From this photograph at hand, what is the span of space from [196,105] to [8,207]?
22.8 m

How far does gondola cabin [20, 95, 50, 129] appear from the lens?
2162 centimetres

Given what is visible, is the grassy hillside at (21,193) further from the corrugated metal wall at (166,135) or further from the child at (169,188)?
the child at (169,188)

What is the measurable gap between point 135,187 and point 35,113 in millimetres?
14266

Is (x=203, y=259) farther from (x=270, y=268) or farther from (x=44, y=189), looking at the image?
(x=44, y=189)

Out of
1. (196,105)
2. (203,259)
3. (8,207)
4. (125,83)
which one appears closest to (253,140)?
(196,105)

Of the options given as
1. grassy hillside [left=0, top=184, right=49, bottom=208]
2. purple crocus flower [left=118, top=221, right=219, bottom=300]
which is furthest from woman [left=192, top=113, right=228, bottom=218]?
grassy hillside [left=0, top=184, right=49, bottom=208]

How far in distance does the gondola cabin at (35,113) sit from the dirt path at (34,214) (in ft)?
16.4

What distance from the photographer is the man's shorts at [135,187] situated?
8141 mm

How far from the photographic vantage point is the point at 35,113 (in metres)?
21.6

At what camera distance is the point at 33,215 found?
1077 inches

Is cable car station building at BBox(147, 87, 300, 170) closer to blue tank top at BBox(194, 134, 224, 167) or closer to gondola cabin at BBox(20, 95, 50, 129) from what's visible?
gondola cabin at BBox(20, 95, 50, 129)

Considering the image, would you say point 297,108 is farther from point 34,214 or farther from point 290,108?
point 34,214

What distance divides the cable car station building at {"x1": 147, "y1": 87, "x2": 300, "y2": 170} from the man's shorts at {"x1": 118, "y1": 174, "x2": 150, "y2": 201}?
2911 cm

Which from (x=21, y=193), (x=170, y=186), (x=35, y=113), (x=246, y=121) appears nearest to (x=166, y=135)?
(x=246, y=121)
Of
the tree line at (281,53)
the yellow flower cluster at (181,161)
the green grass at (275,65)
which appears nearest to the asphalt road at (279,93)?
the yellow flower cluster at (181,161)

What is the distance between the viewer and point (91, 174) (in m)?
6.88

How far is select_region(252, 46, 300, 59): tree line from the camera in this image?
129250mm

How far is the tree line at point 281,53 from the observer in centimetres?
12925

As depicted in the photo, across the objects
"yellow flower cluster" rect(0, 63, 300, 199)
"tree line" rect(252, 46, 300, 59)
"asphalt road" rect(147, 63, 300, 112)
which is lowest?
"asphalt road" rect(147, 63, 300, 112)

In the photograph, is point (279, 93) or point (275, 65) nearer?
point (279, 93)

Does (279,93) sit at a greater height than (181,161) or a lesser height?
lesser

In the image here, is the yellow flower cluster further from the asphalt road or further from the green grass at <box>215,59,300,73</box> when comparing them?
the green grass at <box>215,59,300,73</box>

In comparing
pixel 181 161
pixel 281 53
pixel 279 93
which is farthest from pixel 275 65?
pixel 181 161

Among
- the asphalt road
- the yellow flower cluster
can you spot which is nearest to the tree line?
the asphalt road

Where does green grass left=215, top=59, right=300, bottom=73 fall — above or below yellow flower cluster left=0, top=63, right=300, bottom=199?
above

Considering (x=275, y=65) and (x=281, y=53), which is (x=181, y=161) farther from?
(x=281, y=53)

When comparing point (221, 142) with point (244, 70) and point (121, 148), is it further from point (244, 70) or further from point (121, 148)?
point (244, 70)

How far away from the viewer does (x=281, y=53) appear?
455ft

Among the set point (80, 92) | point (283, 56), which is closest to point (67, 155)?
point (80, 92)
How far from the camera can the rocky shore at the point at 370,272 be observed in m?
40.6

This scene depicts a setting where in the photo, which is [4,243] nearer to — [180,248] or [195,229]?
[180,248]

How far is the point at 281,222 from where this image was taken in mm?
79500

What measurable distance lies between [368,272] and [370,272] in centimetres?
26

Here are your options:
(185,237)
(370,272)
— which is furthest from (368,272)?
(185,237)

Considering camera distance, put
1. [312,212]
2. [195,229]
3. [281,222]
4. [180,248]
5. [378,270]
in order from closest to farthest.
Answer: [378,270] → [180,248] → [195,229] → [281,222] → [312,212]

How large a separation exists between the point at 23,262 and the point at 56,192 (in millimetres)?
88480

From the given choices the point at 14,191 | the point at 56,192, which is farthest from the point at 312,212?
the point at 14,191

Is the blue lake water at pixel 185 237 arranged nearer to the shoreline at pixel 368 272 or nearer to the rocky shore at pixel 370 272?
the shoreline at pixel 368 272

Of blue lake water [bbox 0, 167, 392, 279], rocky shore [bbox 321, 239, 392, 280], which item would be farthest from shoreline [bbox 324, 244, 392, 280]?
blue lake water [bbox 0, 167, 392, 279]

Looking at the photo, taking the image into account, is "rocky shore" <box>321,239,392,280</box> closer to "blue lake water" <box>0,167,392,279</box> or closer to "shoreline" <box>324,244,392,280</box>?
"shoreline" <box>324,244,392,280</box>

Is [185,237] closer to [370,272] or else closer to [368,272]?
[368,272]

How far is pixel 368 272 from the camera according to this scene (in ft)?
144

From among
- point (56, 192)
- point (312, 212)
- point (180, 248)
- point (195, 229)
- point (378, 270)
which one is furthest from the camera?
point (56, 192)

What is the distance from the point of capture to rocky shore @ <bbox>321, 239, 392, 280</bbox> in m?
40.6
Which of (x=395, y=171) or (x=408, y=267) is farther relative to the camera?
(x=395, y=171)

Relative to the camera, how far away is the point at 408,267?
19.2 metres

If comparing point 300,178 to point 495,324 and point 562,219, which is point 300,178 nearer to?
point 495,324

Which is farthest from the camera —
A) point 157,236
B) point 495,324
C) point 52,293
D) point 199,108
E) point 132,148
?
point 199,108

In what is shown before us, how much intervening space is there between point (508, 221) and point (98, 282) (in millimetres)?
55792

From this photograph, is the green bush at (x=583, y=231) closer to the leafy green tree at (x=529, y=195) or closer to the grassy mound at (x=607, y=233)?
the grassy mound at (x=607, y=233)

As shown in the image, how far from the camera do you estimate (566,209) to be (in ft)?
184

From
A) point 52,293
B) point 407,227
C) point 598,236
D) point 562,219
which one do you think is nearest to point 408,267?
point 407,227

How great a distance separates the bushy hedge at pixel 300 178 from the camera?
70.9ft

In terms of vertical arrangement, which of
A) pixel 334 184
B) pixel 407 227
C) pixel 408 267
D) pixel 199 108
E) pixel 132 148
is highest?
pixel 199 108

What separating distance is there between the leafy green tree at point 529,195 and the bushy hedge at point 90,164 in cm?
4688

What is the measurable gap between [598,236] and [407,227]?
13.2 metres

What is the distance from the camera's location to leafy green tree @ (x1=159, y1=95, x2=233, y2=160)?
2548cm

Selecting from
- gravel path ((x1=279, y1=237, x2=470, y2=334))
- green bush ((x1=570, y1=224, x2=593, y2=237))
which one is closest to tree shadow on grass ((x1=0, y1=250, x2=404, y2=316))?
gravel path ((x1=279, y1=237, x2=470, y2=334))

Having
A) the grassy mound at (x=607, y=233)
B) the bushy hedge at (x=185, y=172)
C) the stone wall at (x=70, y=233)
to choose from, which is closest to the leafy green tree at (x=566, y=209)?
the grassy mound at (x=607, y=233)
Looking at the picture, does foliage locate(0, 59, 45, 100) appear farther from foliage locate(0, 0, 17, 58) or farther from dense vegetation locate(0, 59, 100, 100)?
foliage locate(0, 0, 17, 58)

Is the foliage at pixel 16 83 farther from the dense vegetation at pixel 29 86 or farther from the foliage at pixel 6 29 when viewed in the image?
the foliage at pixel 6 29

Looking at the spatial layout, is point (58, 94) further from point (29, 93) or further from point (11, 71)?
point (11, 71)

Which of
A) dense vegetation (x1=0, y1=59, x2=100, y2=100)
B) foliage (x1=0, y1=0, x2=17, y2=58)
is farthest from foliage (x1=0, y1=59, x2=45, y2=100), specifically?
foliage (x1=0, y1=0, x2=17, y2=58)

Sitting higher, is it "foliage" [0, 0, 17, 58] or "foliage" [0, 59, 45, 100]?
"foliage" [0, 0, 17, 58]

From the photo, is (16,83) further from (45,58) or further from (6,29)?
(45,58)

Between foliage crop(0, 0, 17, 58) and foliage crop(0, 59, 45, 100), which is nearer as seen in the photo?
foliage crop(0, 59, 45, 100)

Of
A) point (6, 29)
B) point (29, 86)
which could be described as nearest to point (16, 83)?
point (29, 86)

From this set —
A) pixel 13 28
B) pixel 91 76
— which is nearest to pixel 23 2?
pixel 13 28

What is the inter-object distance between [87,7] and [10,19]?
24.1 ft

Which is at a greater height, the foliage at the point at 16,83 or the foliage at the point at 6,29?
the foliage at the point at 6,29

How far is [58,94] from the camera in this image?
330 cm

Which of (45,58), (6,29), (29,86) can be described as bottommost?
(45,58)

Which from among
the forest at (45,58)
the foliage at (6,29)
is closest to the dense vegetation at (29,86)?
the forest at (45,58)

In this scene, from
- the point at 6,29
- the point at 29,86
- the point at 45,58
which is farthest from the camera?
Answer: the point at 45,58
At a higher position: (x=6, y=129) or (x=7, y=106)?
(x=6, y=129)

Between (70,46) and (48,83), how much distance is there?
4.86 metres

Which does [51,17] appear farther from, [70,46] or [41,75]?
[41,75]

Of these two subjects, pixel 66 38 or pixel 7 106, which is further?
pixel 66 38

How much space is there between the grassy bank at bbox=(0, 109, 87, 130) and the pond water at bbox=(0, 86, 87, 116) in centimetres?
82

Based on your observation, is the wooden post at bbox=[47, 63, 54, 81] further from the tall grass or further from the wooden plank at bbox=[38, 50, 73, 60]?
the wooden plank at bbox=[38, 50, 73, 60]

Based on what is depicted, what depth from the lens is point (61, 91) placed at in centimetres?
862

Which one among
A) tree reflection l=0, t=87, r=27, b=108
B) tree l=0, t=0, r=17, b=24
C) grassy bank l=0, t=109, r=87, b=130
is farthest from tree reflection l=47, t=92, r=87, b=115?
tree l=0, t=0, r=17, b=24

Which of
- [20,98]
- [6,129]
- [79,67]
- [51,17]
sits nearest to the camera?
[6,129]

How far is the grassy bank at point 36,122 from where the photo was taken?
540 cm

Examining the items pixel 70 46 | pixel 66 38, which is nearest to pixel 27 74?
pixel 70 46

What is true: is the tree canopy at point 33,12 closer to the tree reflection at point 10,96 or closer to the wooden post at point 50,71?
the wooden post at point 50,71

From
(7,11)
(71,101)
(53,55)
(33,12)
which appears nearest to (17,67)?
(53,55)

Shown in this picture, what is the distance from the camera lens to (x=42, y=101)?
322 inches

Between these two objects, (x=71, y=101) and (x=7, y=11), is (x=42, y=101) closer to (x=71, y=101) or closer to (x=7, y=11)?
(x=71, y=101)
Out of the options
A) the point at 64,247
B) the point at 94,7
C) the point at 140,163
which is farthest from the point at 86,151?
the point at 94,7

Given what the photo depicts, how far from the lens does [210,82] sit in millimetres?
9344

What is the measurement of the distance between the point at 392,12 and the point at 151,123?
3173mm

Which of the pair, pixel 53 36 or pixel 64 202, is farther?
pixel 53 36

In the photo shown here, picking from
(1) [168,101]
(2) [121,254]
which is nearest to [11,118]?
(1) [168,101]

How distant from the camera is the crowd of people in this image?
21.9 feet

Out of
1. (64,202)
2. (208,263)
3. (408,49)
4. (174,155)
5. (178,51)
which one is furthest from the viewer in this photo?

# # # # # # #

Given request
Produce an exact repeat of the lines from the one containing "Out of the options" through the last line of the data, and nothing more.

Solution to this exercise
Out of the options
A) the point at 64,247
B) the point at 94,7
C) the point at 140,163
which is farthest from the point at 86,151?
the point at 94,7

Given what the photo depicts, how far from the lens does [210,82] sit in millimetres?
9344

What is the measurement of the distance between the point at 392,12 and the point at 151,123?
3173mm

Which of the pair, pixel 53 36 or pixel 64 202, is farther?
pixel 53 36

In the photo shown here, picking from
(1) [168,101]
(2) [121,254]
which is nearest to [11,118]?
(1) [168,101]

How distant from the camera is the crowd of people in this image?
21.9 feet

Out of
1. (64,202)
2. (208,263)
3. (408,49)
4. (174,155)
5. (178,51)
which one is furthest from the viewer in this photo?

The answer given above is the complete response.